**Registros de razonamiento basado en escenas**
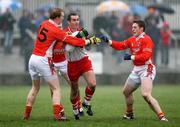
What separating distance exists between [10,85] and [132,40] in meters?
16.5

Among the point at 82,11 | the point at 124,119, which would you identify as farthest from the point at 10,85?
the point at 124,119

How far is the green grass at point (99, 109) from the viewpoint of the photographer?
17953 mm

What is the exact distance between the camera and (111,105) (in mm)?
24094

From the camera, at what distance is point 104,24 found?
3850cm

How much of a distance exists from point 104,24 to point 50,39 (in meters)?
19.8

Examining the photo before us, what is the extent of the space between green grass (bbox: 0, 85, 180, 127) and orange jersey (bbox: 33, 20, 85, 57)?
154 cm

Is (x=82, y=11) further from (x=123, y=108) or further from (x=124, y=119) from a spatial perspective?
(x=124, y=119)

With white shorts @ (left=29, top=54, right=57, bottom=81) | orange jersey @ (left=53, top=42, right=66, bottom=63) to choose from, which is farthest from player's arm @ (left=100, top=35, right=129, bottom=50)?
white shorts @ (left=29, top=54, right=57, bottom=81)

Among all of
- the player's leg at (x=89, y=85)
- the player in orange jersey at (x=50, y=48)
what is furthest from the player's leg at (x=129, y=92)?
the player in orange jersey at (x=50, y=48)

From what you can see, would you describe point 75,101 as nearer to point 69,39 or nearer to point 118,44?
point 118,44

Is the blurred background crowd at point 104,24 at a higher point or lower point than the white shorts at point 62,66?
lower

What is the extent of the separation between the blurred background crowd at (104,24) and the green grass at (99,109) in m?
3.53

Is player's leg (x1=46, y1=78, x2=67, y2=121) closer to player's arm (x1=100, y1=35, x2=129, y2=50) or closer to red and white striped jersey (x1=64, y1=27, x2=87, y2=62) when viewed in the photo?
red and white striped jersey (x1=64, y1=27, x2=87, y2=62)

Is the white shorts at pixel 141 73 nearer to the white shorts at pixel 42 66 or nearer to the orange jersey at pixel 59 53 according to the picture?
the white shorts at pixel 42 66
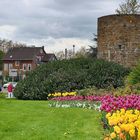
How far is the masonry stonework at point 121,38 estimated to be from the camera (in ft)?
123

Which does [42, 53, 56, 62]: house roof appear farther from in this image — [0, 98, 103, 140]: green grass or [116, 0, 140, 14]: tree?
[0, 98, 103, 140]: green grass

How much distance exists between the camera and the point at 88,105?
19.7 meters

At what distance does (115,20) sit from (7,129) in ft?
84.4

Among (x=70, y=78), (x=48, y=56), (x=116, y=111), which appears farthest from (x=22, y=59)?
(x=116, y=111)

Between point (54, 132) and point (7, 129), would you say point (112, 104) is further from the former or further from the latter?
point (7, 129)

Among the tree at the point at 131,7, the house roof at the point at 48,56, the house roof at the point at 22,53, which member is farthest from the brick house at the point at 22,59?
the tree at the point at 131,7

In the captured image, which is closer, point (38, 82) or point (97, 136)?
point (97, 136)

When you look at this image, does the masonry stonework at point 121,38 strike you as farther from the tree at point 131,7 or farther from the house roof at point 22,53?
the house roof at point 22,53

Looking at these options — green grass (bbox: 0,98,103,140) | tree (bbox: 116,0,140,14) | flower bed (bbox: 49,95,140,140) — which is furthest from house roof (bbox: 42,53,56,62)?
green grass (bbox: 0,98,103,140)

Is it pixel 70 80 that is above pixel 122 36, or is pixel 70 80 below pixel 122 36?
below

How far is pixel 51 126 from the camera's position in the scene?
13.4 meters

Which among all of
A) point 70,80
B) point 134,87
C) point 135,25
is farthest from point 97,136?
point 135,25

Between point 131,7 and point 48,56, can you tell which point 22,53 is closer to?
point 48,56

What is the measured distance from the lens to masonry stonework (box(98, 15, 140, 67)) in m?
37.4
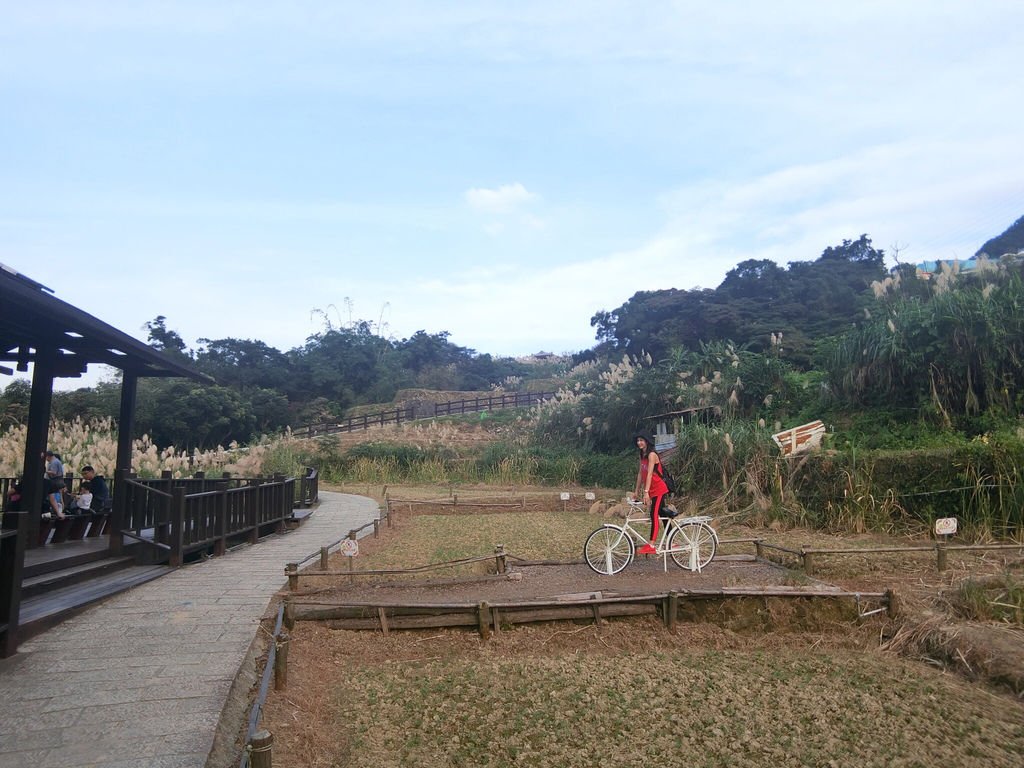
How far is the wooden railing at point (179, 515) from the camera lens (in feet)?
27.7

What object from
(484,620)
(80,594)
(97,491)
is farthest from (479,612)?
(97,491)

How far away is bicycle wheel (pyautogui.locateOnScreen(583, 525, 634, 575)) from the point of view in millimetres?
7934

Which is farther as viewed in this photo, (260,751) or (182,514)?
(182,514)

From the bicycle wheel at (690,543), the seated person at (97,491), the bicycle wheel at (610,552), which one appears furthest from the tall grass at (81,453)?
the bicycle wheel at (690,543)

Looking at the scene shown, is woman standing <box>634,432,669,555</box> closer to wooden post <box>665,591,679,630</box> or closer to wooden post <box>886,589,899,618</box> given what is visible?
wooden post <box>665,591,679,630</box>

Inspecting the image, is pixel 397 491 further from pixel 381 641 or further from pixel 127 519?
pixel 381 641

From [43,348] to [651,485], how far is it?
6.19m

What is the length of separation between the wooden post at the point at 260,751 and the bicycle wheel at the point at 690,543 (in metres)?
5.71

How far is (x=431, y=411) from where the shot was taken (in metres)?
43.5

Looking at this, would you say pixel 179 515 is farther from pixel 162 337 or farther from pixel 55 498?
pixel 162 337

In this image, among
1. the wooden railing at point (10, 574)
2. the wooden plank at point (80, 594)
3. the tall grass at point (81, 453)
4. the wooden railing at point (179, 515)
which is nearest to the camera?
the wooden railing at point (10, 574)

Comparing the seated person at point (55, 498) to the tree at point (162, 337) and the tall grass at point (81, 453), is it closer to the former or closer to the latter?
the tall grass at point (81, 453)

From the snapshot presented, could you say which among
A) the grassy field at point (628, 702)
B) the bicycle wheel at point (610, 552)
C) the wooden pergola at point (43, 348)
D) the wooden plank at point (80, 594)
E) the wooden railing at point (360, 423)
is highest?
the wooden railing at point (360, 423)

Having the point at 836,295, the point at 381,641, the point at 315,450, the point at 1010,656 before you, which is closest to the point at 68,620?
the point at 381,641
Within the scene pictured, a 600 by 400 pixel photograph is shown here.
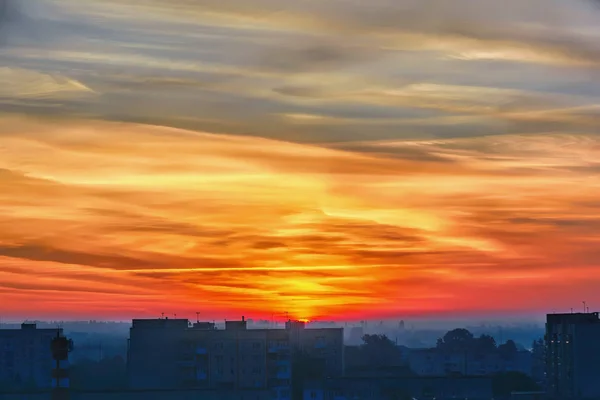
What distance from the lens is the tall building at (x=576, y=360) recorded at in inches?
3632

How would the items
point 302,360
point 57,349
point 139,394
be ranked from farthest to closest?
point 302,360
point 139,394
point 57,349

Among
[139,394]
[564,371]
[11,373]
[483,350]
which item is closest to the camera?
[139,394]

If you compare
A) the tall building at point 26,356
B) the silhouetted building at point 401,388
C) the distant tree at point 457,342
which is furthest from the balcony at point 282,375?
the distant tree at point 457,342

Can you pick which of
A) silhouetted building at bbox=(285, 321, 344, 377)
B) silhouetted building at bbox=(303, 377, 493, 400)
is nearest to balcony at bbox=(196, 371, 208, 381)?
silhouetted building at bbox=(303, 377, 493, 400)

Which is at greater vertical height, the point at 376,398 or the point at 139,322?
the point at 139,322

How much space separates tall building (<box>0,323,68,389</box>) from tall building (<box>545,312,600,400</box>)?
49.5m

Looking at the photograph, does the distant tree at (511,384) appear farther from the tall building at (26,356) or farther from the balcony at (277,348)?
the tall building at (26,356)

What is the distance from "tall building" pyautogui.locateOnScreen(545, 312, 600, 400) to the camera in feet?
303

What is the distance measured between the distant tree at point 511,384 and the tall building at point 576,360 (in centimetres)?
196

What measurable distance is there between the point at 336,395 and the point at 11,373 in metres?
42.4

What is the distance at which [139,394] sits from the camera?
76625 millimetres

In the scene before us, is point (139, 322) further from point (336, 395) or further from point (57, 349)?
→ point (57, 349)

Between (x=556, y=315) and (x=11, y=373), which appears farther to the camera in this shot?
(x=11, y=373)

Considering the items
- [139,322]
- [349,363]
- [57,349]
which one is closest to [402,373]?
[139,322]
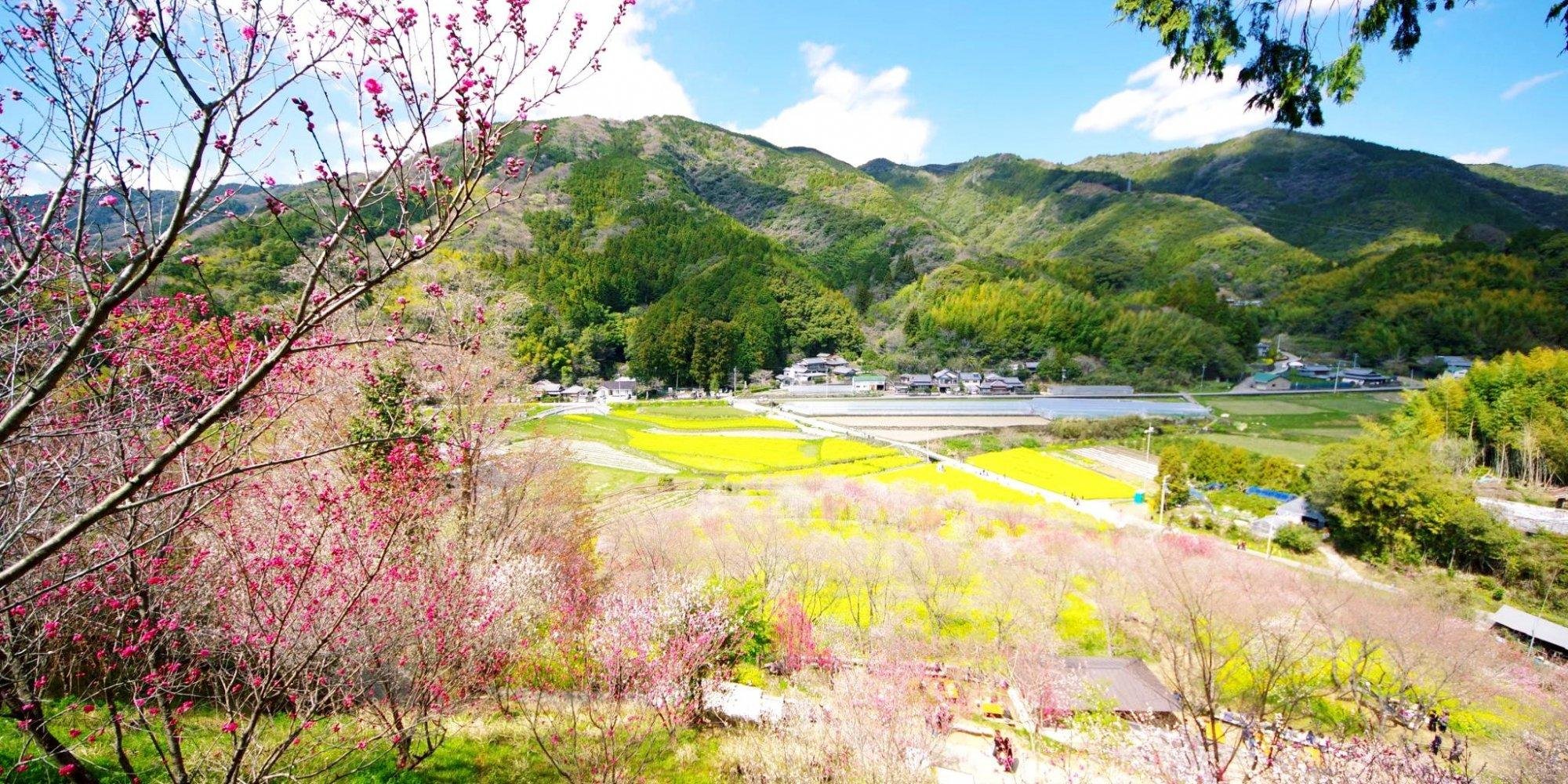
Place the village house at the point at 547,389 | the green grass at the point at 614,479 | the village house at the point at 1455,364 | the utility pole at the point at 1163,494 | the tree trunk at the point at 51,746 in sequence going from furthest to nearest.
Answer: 1. the village house at the point at 1455,364
2. the village house at the point at 547,389
3. the green grass at the point at 614,479
4. the utility pole at the point at 1163,494
5. the tree trunk at the point at 51,746

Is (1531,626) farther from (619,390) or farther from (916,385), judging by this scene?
(619,390)

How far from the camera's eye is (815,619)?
1332 centimetres

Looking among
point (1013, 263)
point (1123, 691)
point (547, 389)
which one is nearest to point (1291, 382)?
point (1013, 263)

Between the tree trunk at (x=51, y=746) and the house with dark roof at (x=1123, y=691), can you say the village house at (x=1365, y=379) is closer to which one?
the house with dark roof at (x=1123, y=691)

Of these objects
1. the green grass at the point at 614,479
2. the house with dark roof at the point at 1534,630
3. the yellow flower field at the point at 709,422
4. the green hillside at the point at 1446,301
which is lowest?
the house with dark roof at the point at 1534,630

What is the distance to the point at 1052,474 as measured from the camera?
30484 millimetres

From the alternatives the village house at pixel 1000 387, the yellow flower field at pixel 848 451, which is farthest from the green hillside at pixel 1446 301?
the yellow flower field at pixel 848 451

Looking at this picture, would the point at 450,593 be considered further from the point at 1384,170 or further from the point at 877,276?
the point at 1384,170

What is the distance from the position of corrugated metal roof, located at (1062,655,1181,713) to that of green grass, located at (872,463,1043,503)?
12.1 metres

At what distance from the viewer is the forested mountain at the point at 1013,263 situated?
174 feet

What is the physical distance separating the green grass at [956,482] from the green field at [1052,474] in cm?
207

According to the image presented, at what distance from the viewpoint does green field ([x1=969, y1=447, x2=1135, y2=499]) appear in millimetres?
27766

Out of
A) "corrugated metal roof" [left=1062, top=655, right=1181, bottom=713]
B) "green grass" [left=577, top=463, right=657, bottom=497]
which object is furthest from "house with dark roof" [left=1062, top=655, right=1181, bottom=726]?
"green grass" [left=577, top=463, right=657, bottom=497]

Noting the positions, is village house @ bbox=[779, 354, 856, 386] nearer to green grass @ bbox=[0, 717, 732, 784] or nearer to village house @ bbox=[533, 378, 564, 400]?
village house @ bbox=[533, 378, 564, 400]
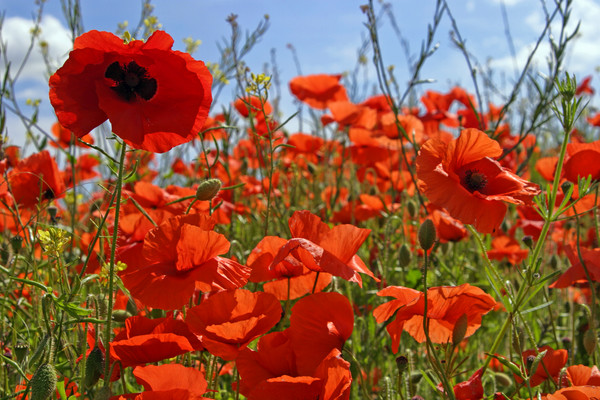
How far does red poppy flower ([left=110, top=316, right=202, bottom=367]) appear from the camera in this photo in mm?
1034

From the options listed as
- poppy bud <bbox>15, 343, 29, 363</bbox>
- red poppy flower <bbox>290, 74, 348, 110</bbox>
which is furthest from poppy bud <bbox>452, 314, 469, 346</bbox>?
red poppy flower <bbox>290, 74, 348, 110</bbox>

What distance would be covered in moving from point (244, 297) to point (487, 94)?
3825 mm

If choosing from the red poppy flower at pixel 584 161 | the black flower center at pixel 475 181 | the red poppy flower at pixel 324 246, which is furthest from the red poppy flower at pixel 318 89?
the red poppy flower at pixel 324 246

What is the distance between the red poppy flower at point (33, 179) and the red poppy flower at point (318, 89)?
1.62 meters

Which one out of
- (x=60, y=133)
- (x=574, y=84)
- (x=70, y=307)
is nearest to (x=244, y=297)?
(x=70, y=307)

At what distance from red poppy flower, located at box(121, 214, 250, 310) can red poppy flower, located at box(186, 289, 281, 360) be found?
27mm

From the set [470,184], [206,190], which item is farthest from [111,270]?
[470,184]

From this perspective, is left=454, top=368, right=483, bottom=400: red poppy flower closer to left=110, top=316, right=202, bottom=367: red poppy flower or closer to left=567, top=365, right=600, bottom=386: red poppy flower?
left=567, top=365, right=600, bottom=386: red poppy flower

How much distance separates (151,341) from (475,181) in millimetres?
709

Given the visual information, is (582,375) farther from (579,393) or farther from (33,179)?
(33,179)

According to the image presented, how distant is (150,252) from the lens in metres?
1.15

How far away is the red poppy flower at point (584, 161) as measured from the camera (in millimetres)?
1505

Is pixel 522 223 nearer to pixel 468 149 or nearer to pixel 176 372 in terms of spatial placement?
pixel 468 149

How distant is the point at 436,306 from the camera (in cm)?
114
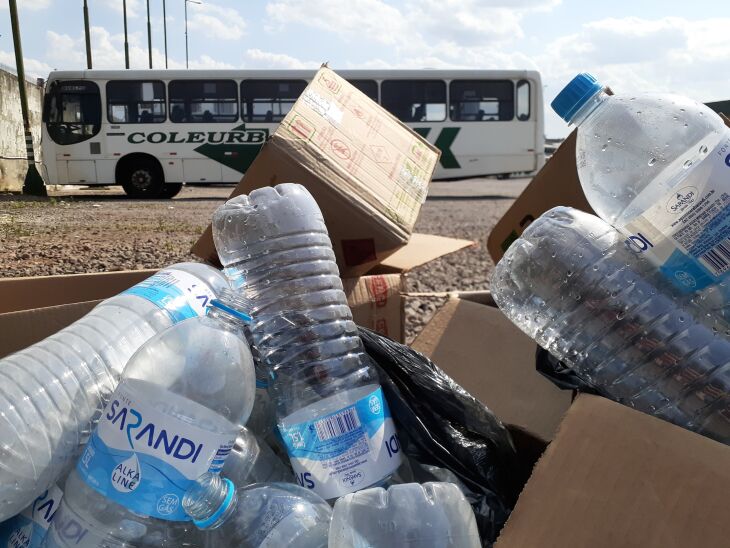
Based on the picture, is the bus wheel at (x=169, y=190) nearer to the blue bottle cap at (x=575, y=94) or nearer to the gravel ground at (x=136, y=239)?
the gravel ground at (x=136, y=239)

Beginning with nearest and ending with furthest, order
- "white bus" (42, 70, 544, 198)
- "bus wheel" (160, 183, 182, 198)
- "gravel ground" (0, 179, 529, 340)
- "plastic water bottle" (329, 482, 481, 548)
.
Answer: "plastic water bottle" (329, 482, 481, 548)
"gravel ground" (0, 179, 529, 340)
"white bus" (42, 70, 544, 198)
"bus wheel" (160, 183, 182, 198)

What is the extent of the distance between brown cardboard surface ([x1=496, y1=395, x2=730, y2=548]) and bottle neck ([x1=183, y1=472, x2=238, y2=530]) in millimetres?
501

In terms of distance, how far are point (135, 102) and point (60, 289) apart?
11.7 meters

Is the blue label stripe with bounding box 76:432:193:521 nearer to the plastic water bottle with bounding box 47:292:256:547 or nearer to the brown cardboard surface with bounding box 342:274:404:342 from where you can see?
the plastic water bottle with bounding box 47:292:256:547

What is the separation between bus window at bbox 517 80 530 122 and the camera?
13.5 metres

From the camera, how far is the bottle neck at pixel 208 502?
121 cm

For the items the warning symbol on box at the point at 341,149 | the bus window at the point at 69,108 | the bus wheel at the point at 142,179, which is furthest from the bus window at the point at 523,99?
the warning symbol on box at the point at 341,149

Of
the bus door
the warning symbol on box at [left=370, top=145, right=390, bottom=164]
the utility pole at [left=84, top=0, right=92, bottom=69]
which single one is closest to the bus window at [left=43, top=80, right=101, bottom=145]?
the bus door

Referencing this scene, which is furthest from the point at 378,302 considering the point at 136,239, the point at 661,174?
the point at 136,239

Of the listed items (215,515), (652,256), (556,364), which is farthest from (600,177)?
(215,515)

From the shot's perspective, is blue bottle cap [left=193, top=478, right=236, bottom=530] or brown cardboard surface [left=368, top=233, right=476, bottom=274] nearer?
blue bottle cap [left=193, top=478, right=236, bottom=530]

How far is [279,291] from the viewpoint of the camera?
1824 mm

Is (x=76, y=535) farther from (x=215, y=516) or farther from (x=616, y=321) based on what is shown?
(x=616, y=321)

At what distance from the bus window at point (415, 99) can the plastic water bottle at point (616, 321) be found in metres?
11.8
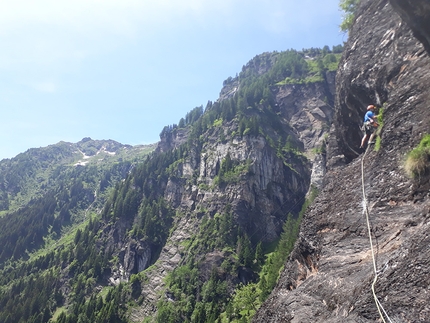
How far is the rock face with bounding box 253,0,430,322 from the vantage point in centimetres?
996

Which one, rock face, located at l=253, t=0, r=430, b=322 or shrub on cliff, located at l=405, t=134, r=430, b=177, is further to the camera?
shrub on cliff, located at l=405, t=134, r=430, b=177

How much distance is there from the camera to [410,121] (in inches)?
562

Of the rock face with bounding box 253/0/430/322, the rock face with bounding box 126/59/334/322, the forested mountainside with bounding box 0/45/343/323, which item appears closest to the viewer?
the rock face with bounding box 253/0/430/322

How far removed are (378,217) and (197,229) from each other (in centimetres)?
11497

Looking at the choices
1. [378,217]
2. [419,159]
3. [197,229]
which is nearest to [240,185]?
[197,229]

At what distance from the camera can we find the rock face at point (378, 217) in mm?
9961

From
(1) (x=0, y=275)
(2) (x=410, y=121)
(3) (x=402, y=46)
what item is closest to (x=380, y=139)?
(2) (x=410, y=121)

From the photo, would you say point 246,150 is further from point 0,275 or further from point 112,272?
point 0,275

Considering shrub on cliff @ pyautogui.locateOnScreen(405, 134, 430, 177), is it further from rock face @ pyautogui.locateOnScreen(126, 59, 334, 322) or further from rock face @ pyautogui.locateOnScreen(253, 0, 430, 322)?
rock face @ pyautogui.locateOnScreen(126, 59, 334, 322)

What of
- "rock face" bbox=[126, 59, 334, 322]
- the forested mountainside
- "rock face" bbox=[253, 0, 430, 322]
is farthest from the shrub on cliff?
"rock face" bbox=[126, 59, 334, 322]

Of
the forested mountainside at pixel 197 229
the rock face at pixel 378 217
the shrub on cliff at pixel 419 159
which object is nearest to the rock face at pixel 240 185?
the forested mountainside at pixel 197 229

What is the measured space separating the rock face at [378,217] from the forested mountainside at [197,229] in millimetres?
49226

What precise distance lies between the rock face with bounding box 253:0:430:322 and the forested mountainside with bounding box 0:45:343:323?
49226 mm

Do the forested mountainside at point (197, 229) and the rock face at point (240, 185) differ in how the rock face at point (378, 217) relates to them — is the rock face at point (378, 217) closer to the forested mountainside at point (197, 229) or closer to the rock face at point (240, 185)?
the forested mountainside at point (197, 229)
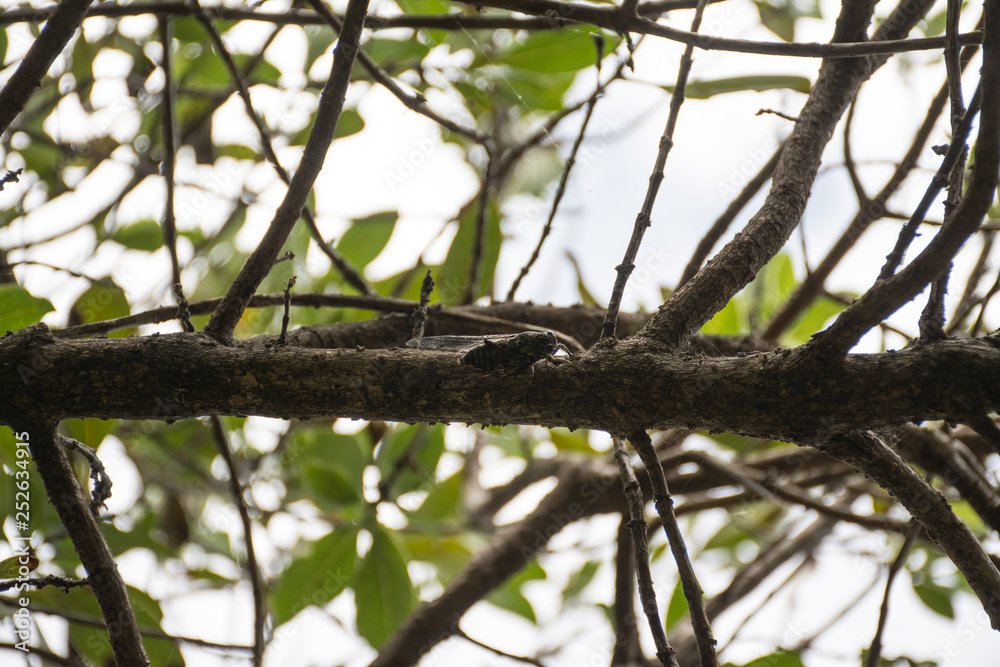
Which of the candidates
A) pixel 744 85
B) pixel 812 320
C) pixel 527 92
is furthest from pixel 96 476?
pixel 812 320

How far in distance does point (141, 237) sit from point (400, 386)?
1.79m

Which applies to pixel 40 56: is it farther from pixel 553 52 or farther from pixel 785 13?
pixel 785 13

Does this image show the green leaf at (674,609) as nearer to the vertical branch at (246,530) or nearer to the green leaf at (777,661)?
the green leaf at (777,661)

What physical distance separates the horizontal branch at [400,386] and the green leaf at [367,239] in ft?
3.80

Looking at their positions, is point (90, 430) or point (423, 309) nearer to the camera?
point (423, 309)

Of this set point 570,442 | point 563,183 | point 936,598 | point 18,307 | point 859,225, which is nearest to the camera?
point 18,307

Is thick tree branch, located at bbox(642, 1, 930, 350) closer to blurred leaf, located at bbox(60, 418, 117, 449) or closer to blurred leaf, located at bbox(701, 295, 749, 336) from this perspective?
blurred leaf, located at bbox(701, 295, 749, 336)

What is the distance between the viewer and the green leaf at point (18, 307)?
1349 millimetres

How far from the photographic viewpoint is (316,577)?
2.00 m

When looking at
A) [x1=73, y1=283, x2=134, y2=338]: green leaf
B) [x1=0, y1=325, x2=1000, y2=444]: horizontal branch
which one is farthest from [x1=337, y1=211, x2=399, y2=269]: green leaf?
[x1=0, y1=325, x2=1000, y2=444]: horizontal branch

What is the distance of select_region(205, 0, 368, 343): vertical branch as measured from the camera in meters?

**REQUISITOS**
Localiza y copia cada fila de arriba que contenga la palabra "brown". Las mayúsculas y minúsculas cuentan.

**RESPUESTA**
What is the extent of the distance between brown cardboard surface ([x1=496, y1=395, x2=730, y2=548]) and bottle neck ([x1=183, y1=472, x2=238, y2=530]) in millimetres?
Is the blue label stripe with bounding box 76:432:193:521 nearer to the plastic water bottle with bounding box 47:292:256:547 or nearer to the brown cardboard surface with bounding box 342:274:404:342 from where you can see?
From the shot's perspective, is blue bottle cap [left=193, top=478, right=236, bottom=530] or brown cardboard surface [left=368, top=233, right=476, bottom=274] nearer?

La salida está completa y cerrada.